Taking cues from the windows, the Square was chosen as the dominate shape for the interior millwork.
The vertical columns, the symmetrical balance of the façade and the repetition of the geometric shapes also influenced my choices.
The Kitchen layout began by placing the main sink, range and refrigerator on separate walls forming a U-Shaped layout.
Each of these main centers became a “block” within the space, with 18″ backlit, glass cabinet doors topping each zone.
The repetition of these 18″ cabinets produced a pleasing rhythm to the room’s design echoing the window and accordion door mullions in the space.
On either side of the built-in stainless steel refrigerator, 18″ wide pullout pantries provide great storage while also echoing the columns on the homes façade.
At the end of the main sink run, a raised dishwasher topped by cabinets down to the countertop produces another column like element.
A lineal island was placed down the center of the kitchen housing a trough sink accessible from both sides.
The size and shape of this sink was chosen to work with the geometric shapes throughout the space.
Even the cabinet door hardware was chosen and placed intentionally adding to the detailing of the Kitchen.
The addition of the arc faucets and cylinder shaped pendant lights add just the right amount of contrast to all of the straight lines.
At the end of the Kitchen island, a square built in table with chunky edge was included for informal dining.
Just beyond the Kitchen a mini mudroom cabinet was included.
The design of this unit was a bit more subdued allowing the frosted glass squares in the French Doors into the formal living room to be the focal point.
The family room adjacent to the Kitchen repeats the 18″ square motif in the form of tiles for the fireplace wall.
The long lineal mantel and built-in, touch to open drawer storage, keeps with the geometric look of the home.
The corner windows in this family room were the perfect choice for the space and floods the room with light.

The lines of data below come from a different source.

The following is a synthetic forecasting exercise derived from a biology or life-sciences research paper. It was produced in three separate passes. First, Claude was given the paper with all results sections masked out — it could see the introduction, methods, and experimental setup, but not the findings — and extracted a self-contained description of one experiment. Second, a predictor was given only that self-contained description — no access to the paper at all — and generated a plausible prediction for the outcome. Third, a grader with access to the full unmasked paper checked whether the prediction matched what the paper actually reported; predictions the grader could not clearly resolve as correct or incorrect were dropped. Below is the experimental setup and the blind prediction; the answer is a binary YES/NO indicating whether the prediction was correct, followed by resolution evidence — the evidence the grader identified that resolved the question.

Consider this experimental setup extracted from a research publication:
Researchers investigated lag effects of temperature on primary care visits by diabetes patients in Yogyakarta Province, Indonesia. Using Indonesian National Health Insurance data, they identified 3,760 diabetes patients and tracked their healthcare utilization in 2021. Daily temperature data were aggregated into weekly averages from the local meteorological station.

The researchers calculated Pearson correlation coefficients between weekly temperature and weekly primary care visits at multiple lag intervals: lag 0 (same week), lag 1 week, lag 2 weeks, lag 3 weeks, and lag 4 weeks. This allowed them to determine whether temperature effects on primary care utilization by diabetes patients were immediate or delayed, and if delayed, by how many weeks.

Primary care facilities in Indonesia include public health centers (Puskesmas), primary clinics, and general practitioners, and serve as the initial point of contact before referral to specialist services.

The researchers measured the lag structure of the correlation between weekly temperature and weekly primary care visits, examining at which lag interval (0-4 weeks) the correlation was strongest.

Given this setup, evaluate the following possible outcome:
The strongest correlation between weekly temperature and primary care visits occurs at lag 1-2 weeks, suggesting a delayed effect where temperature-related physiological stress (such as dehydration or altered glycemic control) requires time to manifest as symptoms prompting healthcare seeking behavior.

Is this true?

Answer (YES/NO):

The final room on this level I designed was the Powder Room.
The square motif was continued with the passage door, wainscot detail and vanity all sporting squares.
The backlit vanity is the focal point and is topped with a chunky countertop and a sculptural rectangular vessel sink.
The custom wood wainscot running around the room was the perfect detail to finish off this space.
Note even the rose on the passage door hardware is square as is the escutcheon for the wall mounted faucet and the small knobs on the vanity.
It is details like this that take a project from “that’s nice” to “WOW this space looks great!”.
I don’t think I could design a space without employing the Elements and Principles of Design.
Is it something you use in your Kitchen Design practice? Let me know in the comments below.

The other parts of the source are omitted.